--- TASK TO CARRY OUT ---
Decide whether each statement agrees with the article on Bank of America's cash forecasting tool, answering yes or no and quoting the text's deciding words: (a) CashPro Forecasting IQ™ will require clients to make an IT investment; (b) the CashPro® platform is used by 500,000 users; (c) the proof of concept involved every one of the bank's clients.

--- PAGE EXCERPT ---
□ □ □ □

Following a successful proof of concept, Bank of America is working with a Silicon Valley based fintech to bring to market a solution to address one of the top issues impacting corporate treasurers: how to effectively and accurately forecast their cash position. Currently, businesses face the problem of relying on time consuming and inaccurate cash forecasts, leading to suboptimal working capital and liquidity decisions.
“In today’s world, companies must rely on manual, repetitive work to forecast their cash needs, which oftentimes leads to stale and inaccurate results. Further compounding the situation, companies may need to make strategic decisions based off that old or erroneous data or otherwise put off the decisions and miss critical opportunities,” said Jo Miyake, head of Cross Product Solutions and Commercialisation in Global Transaction Services at Bank of America.
“We believe our solution will be transformative in helping companies receive that strategic intelligence closer to real time while also releasing key staff from performing manual work,” Miyake added.
The solution, which will be called CashPro Forecasting IQ™, follows a recently completed proof of concept involving select number of bank clients. The innovation is expected to use machine learning technology to more accurately predict future cash positions across a client’s accounts at Bank of America and other banks. CashPro Forecasting IQ™ will enable clients to streamline and improve the accuracy of forecasting without the need for any IT investment.
The forecasting tool is expected to be incorporated into Bank of America’s CashPro® platform, which is used by 500,000 users among the bank’s corporate, commercial, and business banking clients to manage their everyday treasury and lending needs. Bank of America’s leadership in digital banking for businesses is centered on CashPro.

□ □ □ □

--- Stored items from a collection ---
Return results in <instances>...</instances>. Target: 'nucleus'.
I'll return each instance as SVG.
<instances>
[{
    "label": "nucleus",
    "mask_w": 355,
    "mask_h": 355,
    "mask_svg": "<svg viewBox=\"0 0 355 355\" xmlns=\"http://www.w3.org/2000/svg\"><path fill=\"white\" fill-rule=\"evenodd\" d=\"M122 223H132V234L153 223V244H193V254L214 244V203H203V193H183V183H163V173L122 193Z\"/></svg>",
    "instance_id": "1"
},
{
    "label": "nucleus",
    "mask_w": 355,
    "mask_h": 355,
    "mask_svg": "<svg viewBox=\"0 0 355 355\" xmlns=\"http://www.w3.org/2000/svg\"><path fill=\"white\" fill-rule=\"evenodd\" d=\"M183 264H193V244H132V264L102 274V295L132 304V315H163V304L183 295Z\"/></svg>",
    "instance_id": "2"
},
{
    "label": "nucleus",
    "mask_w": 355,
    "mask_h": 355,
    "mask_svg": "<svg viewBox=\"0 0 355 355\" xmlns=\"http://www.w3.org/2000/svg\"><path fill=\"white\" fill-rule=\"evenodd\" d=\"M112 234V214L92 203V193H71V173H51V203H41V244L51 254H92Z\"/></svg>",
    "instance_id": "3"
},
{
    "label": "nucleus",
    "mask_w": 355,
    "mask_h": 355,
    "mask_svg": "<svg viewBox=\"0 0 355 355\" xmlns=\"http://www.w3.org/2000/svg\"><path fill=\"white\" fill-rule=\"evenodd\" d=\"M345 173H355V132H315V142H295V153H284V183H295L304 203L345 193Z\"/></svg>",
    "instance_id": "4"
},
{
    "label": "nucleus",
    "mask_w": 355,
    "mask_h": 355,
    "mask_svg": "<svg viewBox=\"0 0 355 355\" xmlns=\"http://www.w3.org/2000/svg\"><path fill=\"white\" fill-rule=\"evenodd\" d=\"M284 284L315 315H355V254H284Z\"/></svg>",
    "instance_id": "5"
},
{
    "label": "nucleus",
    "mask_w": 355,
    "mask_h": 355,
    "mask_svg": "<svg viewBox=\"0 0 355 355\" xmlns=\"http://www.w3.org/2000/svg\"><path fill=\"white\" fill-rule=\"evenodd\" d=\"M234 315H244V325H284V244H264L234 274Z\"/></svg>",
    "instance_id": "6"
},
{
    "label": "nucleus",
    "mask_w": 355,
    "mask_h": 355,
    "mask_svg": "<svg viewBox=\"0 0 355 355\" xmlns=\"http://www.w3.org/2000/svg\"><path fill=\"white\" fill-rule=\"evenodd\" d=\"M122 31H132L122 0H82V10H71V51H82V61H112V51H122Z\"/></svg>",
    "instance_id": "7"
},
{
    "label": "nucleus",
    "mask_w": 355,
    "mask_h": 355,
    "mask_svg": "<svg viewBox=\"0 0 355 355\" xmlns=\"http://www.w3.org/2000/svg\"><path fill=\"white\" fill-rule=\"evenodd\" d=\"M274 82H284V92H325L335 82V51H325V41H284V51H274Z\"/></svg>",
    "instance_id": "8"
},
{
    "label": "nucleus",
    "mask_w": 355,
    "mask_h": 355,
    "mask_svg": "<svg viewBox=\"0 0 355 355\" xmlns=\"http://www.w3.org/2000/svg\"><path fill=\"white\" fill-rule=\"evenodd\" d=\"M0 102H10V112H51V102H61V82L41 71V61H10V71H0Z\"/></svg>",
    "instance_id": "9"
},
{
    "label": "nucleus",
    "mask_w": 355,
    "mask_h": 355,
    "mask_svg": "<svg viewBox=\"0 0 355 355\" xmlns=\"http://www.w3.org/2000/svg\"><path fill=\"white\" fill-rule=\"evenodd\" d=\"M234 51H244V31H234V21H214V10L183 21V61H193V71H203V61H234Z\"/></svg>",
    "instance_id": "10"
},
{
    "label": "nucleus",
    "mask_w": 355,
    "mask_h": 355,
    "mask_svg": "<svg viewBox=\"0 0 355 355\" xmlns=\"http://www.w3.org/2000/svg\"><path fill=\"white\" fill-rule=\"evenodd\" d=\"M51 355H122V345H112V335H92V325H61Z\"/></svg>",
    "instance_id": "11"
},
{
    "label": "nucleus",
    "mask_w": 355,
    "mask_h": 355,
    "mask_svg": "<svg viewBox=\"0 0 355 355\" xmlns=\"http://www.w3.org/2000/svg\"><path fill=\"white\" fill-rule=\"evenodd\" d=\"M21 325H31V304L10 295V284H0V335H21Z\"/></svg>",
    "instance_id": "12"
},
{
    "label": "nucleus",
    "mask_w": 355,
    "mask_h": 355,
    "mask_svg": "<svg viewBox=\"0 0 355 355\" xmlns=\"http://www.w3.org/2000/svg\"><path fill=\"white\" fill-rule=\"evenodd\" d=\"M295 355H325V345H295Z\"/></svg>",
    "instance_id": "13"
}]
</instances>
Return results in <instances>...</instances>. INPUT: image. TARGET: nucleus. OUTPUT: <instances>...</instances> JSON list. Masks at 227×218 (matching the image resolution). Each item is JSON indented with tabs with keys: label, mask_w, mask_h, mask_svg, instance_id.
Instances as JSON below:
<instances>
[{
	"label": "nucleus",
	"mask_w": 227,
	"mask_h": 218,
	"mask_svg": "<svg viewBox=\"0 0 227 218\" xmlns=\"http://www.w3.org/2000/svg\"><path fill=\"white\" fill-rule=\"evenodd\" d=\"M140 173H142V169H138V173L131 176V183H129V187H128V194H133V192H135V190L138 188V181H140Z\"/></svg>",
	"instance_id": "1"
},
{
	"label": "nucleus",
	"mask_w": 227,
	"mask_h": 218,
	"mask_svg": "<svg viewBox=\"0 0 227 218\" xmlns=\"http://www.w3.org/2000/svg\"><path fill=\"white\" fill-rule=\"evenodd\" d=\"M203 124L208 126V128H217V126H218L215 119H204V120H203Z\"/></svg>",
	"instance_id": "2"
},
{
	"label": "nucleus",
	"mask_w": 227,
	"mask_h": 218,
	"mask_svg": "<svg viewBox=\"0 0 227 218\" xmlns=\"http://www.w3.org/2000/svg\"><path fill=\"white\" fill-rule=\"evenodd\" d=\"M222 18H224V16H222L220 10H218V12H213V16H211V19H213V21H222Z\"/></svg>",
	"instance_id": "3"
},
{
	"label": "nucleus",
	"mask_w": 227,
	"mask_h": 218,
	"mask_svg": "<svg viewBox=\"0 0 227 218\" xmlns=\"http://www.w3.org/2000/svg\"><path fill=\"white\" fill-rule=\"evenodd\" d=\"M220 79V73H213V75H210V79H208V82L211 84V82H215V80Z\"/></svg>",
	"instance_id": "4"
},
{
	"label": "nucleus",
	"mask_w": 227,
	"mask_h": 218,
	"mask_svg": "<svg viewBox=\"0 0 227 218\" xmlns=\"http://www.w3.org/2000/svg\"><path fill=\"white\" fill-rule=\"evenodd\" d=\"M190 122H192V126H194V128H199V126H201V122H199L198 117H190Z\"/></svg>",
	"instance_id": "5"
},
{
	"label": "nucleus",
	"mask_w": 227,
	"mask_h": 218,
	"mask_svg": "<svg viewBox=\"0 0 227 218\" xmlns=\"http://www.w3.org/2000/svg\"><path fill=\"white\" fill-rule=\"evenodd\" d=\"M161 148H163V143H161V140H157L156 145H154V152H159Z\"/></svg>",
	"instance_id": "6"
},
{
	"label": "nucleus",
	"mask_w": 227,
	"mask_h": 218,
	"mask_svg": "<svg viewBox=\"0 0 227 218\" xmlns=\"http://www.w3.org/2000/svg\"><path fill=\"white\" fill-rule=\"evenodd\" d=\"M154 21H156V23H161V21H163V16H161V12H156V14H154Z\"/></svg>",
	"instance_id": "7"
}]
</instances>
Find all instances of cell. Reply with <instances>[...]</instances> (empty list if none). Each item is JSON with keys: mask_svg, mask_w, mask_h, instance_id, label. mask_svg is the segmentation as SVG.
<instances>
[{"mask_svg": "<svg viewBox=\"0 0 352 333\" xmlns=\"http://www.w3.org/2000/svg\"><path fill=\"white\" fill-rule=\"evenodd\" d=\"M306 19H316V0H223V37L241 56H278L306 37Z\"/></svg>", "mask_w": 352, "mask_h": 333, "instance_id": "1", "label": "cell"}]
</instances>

□ □ □ □

--- ANSWER FOR THE TASK ---
(a) No: "without the need for any IT investment"
(b) Yes: "which is used by 500,000 users"
(c) No: "involving select number of bank clients"